● YOUR TASK
Print each record below exactly as it appears.

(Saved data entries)
━━━━━━━━━━━━━━━━
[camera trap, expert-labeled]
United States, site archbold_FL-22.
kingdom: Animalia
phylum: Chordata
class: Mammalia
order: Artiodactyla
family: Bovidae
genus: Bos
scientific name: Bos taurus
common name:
━━━━━━━━━━━━━━━━
● SOLUTION FOR THIS TASK
[camera trap, expert-labeled]
United States, site archbold_FL-22.
kingdom: Animalia
phylum: Chordata
class: Mammalia
order: Artiodactyla
family: Bovidae
genus: Bos
scientific name: Bos taurus
common name:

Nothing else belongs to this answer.